Her first stop was a Customs and Border Protection processing facility in Tucson, Arizona, where immigrants apprehended after illegally crossing into the country are held. She tried to visit a similar center in McAllen, Texas, last week but was unable to go because of flooding.
“Thank you for all your hard work that you do, and I know how dangerous and difficult your daily jobs are,” Trump said at a briefing with border patrol and immigration enforcement officials and local ranchers.
She toured the facility’s processing and short-term holding area, where families and children who cross into the country unaccompanied are held for as long as three days. On Thursday, six teenage boys from Guatemala and Honduras sat outside a small bunk room quietly watching “Ferdinand” subtitled in Spanish with the sound off.
A cart of non-perishable food was available for them: apple juice, apple sauce, raisins, instant rice, peanut butter crackers.
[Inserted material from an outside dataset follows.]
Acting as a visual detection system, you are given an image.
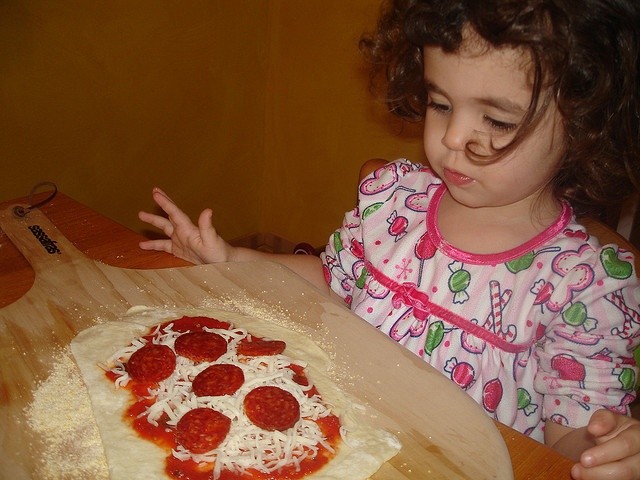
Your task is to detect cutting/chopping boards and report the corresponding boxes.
[0,203,514,480]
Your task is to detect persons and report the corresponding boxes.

Diapers and clothes for children under four filled clear plastic boxes.
When Trump entered the room she tried to greet a three-year-old boy, but he ran away from her. She then greeted border patrol agents gathered for her visit.
The first lady faced criticism during her border trip last week for wearing a jacket with stenciling on the back that read “I Really Don’t Care, Do U?” while boarding her plane in Washington and deplaning upon her return to the capital. On Thursday she wore a black sweater and white pants as she boarded a government plane in Washington, with no visible writing on either garment.
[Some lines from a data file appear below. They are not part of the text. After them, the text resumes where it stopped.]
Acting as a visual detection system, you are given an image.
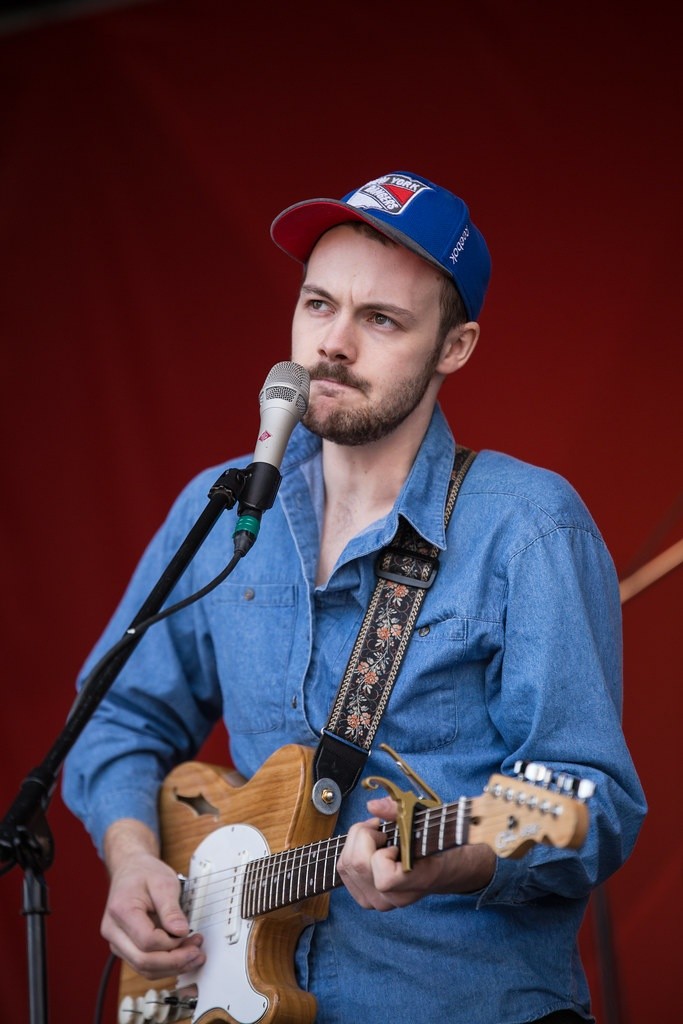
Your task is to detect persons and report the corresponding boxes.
[61,170,648,1024]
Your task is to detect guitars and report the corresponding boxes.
[117,743,595,1024]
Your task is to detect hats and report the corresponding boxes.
[270,170,490,323]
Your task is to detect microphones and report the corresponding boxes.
[231,362,310,558]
After the Tucson visit she flew to Phoenix, where she toured a detention center for children run by Austin, Texas-based Southwest Key Programs Inc. The nonprofit is the largest grantee in HHS’s detention program for immigrant children and is set to receive about $458 million in taxpayer money for its services in fiscal 2018.
“I’m here to support you,” she told the staff, inviting them to tell her “what I can do to help you.”
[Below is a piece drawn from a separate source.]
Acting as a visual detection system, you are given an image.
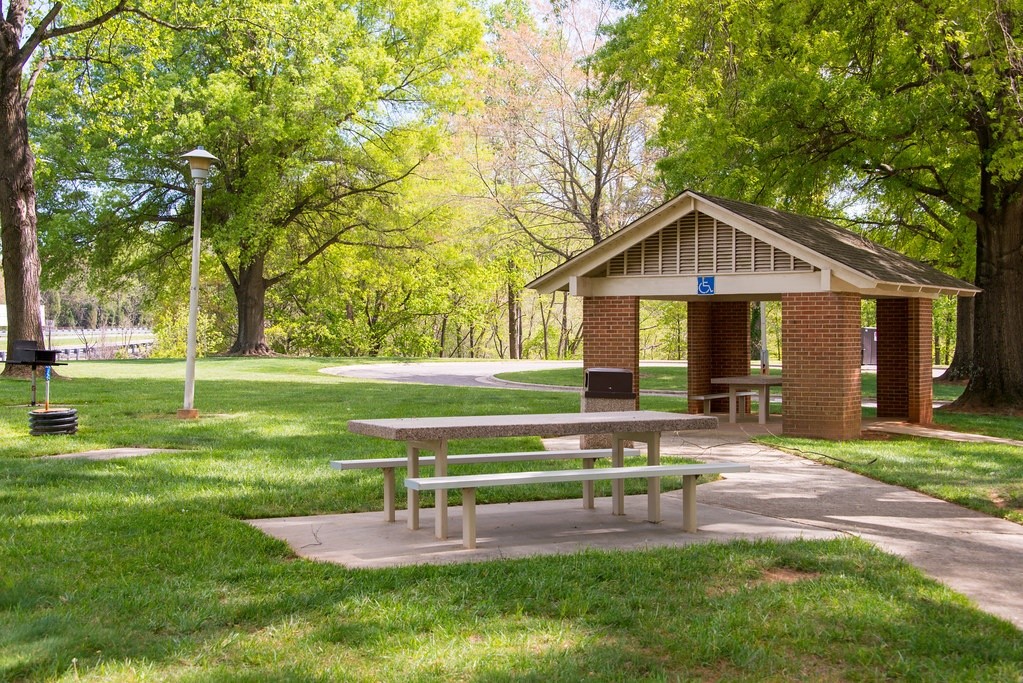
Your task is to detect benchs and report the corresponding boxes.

The facility is housing 121 children, including 33 who are five years old or younger. Eighty-one of the children in its custody were taken from their parents. A federal judge on Tuesday ordered the Trump administration to reunite all children under five separated from their parents within two weeks. It was not immediately clear if any of the children would be subject to the court order.
In one room, a nursery, nine children from six months to two years were playing and napping. Winnie the Pooh and Mickey Mouse murals decorated the walls. Four children were with their mothers, who are also minors.
“Where are the moms?” Trump asked. Five of the children had been separated from their mothers or other family members. One of the young mothers told Trump she was from Honduras and had been at the facility for 12 days.
During a discussion with Southwest Key employees, Trump acknowledged the confusion that some children were experiencing. “The age that they are, especially with the younger ones it’s hard to understand, you know, where are the parents,” she said. She did not ask any of the children about that feeling, at least while reporters were in the rooms she toured.
The White House tried to keep the first lady’s destinations under wraps, and reporters traveling with her had to agree to keep her the trip secret until she landed in Arizon
But a few dozen protesters still gathered across from the Southwest Key facility in Phoenix. They brought with them a large inflatable Donald Trump wearing a Ku Klux Klan robe with a swastika on its chest and held signs with messages like “End All Cages. Free the Parents and Children.”
The president stirred an international furor with a policy called “zero tolerance” that resulted in the government taking immigrant children from parents caught unlawfully crossing the U.S. border with Mexico. He reversed the policy last week with an executive order to halt family separations, followed by an order to immigration agencies and the Health and Human Services Department, which supervises detention of immigrant children, to reunify the families.
Amid the backlash against the policy, the first lady offered public expressions of sympathy for immigrant children. Even before the president halted family separations, she posted a Twitter message indicating concern for children’s well-being.
But her trips to the border also help the White House rebound from a public relations disaster over the “zero-tolerance” policy, which has drawn criticism from members of Congress in both parties.